In the ongoing fight over the nomination of Thomas Farr to the federal bench, Sen. Dick Durbin, D-Ill., went out of his way to say — on the Senate floor — that Farr’s nomination means that the entire Republican Party is racist.

Following a long, rambling speech discussing the history of Jim Crow voting laws and speciously tying those to today’s voter ID legislation, which Farr defended in court, Durbin asked: “Why would this Senate stand and give Mr. Thomas Farr a lifetime appointment to the federal bench in North Carolina? What does that say about the majority in the Senate, that we would give this man, with his personal history and vote suppression, this opportunity?”

“The reality is this, and it’s a grim reality,” he went on. “I believe the Republican Party has decided that demographics are not on their side, that the emerging minorities in the United States of America are not likely to vote their way. And so they have embarked on a national program to limit the rights of people to vote, a national program which I find disgusting.”

## Material supplied:
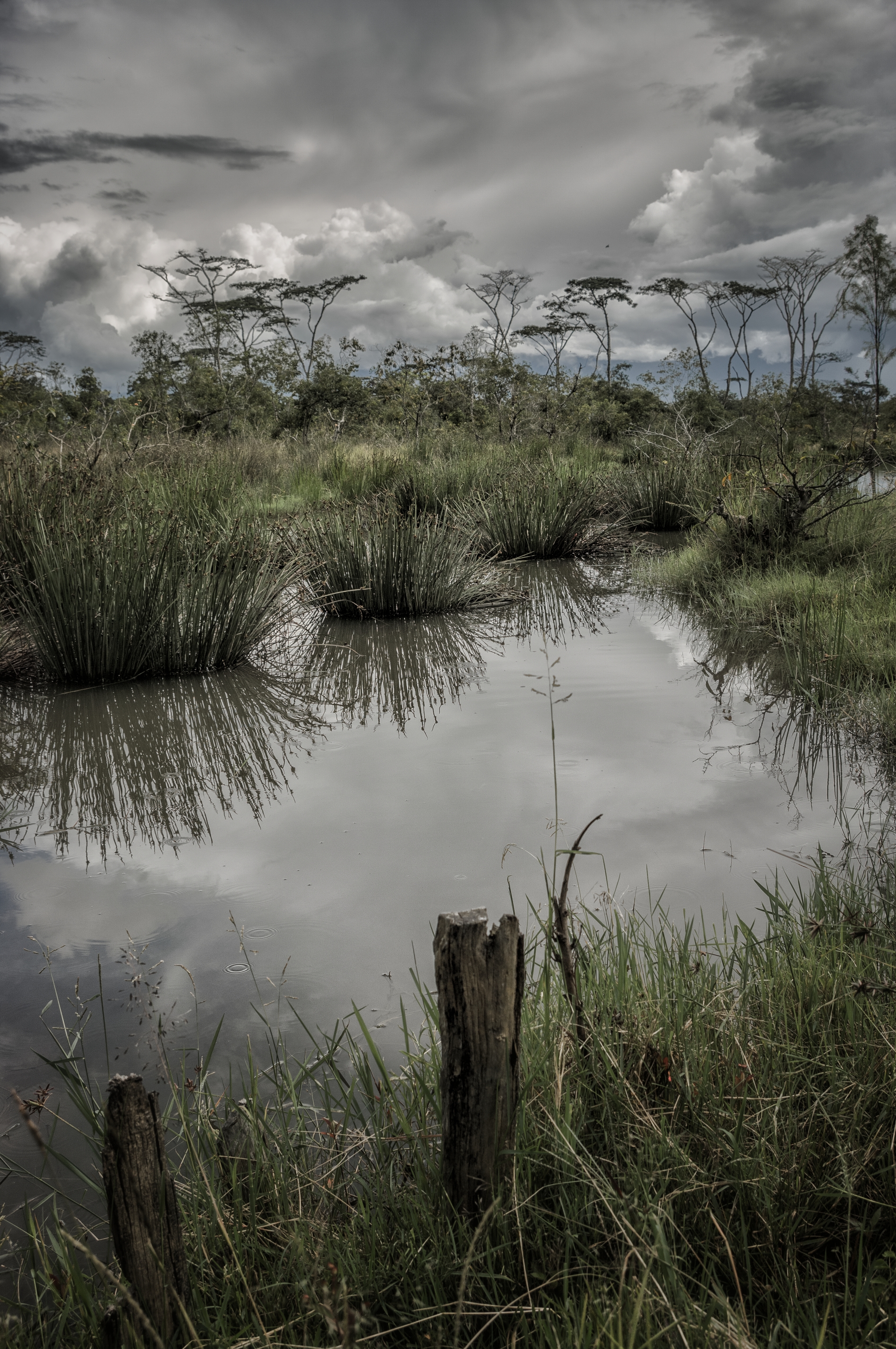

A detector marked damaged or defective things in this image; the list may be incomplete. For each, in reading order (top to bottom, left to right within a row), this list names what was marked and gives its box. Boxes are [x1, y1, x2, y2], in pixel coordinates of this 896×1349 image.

broken fence post [101, 1067, 191, 1342]
broken fence post [433, 912, 525, 1216]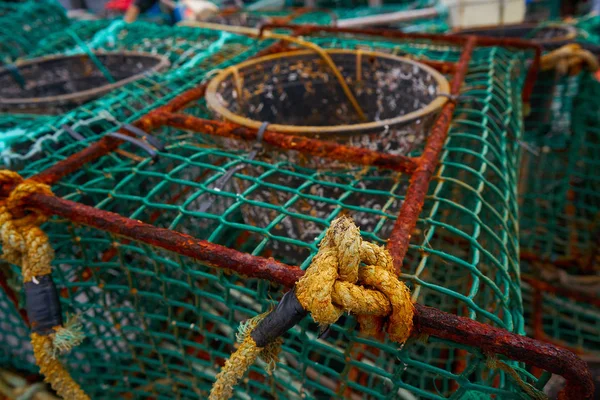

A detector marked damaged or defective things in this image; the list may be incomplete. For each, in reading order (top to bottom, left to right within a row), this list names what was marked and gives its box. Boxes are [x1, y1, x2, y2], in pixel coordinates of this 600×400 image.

corroded metal bar [11, 191, 592, 400]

## Set of tasks:
1 - In the passage on Thomas Farr's nomination, list every sentence quoted as Durbin's own words.
2 - Carry the passage on Thomas Farr's nomination forward from its final sentence.
The entries have nothing to do with the passage on Thomas Farr's nomination.

## Outputs:
1 -
1. "Why would this Senate stand and give Mr. Thomas Farr a lifetime appointment to the federal bench in North Carolina?"
2. "What does that say about the majority in the Senate, that we would give this man, with his personal history and vote suppression, this opportunity?"
3. "The reality is this, and it's a grim reality."
4. "I believe the Republican Party has decided that demographics are not on their side, that the emerging minorities in the United States of America are not likely to vote their way."
5. "And so they have embarked on a national program to limit the rights of people to vote, a national program which I find disgusting."

2 -
“Back in the 19th century and the early part of the 20th century, it was the Democratic Party which I belong to, which unfortunately was the home for many of this, these bigots and many efforts of voter suppression,” he concluded. “Today, sadly, it is the Republican Party, the party of Abraham Lincoln, which is trying to suppress the vote of African-Americans with many overt and covert efforts.”

Following his floor speech, he took to Twitter to further drive home his point:

The core of Durbin’s comments is nothing new. Democrats have called voter ID laws, cherry-picked examples of gerrymandered congressional districts, and anything that might in any way make voter fraud more difficult racist for years. But it’s not every day that you hear a sitting senator outright call every single member of his political opposition racist over a judicial nominee on the Senate floor. At least not yet.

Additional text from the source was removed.